### WHAT TO DO
- a) Answer these from the measles article:
(i) How many El Al crew members have been vaccinated at the special clinic?
(ii) At which hospital is the young boy being treated?
(iii) How many measles shots had the flight attendant received?
- b) Continue the news report on measles among El Al flight crews from the point where it stops.

### EXCERPT PROVIDED

Israel’s El Al airlines has vaccinated more than 250 flight crew members against measles in recent says after the Health Ministry ordered all local airlines to inoculate all their staff as the highly contagious disease continues to spread.
The Health Ministry order comes after a flight attendant and a 10-year-old boy were believed to have suffered irreversible brain damage from disease.
“Due to the continued spread of measles and the exposure of air crews, we recommend that all your workers be vaccinated,” the Health Ministry said in a directive. “Make sure that your workers receive two inoculations and place a special emphasis on the air crews who come into contact with travelers.”
El Al, which had already begun vaccinating its workers after flight attendant was hospitalized in a coma after contracting the disease on a flight, has now set up a special clinic at Ben Gurion airport and more than 250 crew members have been vaccinated, Channel 12 reported.
The condition of the El Al worker who was hospitalized earlier this month with the measles has deteriorated, Hebrew media reported on Thursday. She is in a coma, has been moved to an isolated intensive care unit, and has suffered suspected brain damage.
A young boy has also been hospitalized at Schneider Medical Center in Petah Tikva with suspected brain damage and is attached to a ventilator, according to television reports.
The El Al flight attendant, 43, was admitted to a hospital two weeks ago after contracting the disease on a flight from New York. She is suffering from meningoencephalitis — a complication of the measles virus that is similar to having both meningitis and encephalitis, respectively infections or inflammations of the lining of the brain and the brain itself.
The woman was working on board El AL flight 002 from John F. Kennedy Airport to Tel Aviv on March 26 and the Health Ministry advised all travelers on that flight to immediately seek medical care if they develop symptoms of the measles.
Blood tests revealed that the El AL flight attendant had been vaccinated with only one shot against measles instead of the two inoculations recommended for her age group.
“The damage is very serious,” Dr. Avi Lin, deputy director of Meir Hospital, told the Ynet news site. “We continue to evaluate her situation every day and hope for the best.”

(Scene geometry reasoning data)
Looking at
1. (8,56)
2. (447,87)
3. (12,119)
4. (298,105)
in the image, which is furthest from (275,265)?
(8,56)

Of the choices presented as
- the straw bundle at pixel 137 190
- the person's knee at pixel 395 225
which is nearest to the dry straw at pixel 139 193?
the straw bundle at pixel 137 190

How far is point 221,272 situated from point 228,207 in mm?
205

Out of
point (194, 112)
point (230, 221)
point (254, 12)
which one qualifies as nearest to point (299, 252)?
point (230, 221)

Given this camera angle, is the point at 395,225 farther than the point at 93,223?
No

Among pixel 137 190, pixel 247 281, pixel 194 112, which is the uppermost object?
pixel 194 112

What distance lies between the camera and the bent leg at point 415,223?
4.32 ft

---

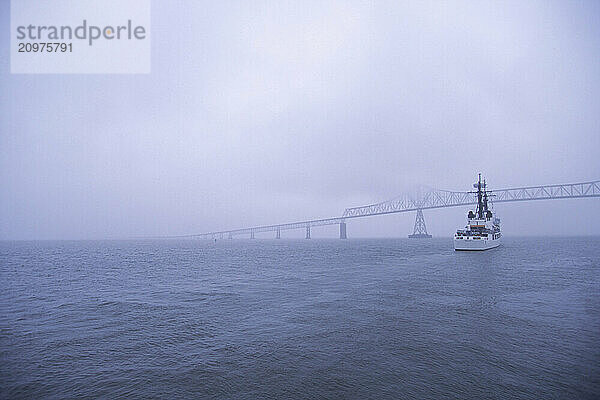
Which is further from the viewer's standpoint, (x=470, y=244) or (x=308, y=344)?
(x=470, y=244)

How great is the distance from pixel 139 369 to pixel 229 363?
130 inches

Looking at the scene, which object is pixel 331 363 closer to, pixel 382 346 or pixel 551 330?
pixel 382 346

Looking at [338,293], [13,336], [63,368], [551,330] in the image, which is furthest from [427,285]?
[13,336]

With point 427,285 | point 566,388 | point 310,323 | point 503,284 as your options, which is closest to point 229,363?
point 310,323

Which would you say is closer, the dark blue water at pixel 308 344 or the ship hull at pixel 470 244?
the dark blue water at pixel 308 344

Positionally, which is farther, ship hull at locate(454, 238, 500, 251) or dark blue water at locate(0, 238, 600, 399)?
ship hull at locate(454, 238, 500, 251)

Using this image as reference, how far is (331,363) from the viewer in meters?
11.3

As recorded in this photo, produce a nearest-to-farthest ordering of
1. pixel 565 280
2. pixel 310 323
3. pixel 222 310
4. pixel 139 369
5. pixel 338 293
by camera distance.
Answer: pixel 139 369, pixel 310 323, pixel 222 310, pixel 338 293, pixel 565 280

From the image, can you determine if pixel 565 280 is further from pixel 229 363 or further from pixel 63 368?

### RESPONSE LIST
- a)
(i) More than 250.
(ii) Schneider Medical Center in Petah Tikva.
(iii) Only one.

- b)
Last week, an internal Health Ministry document revealed that two million Israelis are partially or not vaccinated, according to Channel 13. That figure likely includes those born between 1957 and 1977 who require two booster shots to be fully inoculated against the disease, which the ministry has not mandated.
Measles is making a resurgence in Israel due primarily to parents not inoculating their children. Up to 45,000 children, mostly from ultra-Orthodox families, are not vaccinated at all, Channel 12 news reported Thursday. Those children are aged 1-6 years old and the Health Ministry will reach out to their families, according to the report.
On Wednesday, the Health Ministry said it would keep child healthcare centers open throughout the Passover holiday next week, when children are on vacation, in a coordinated drive to step up vaccination rates.
A nurse prepares the measles, mumps and rubella (MMR) vaccine at the Rockland County Health Department in Haverstraw, Rockland County, New York, on April 5, 2019. (Johannes Eisele/AFP)
“If everybody had been vaccinated as required we would not be in this situation,” Prof. Sigal Sedetzki, head of public health services at the Health Ministry, told Channel 12.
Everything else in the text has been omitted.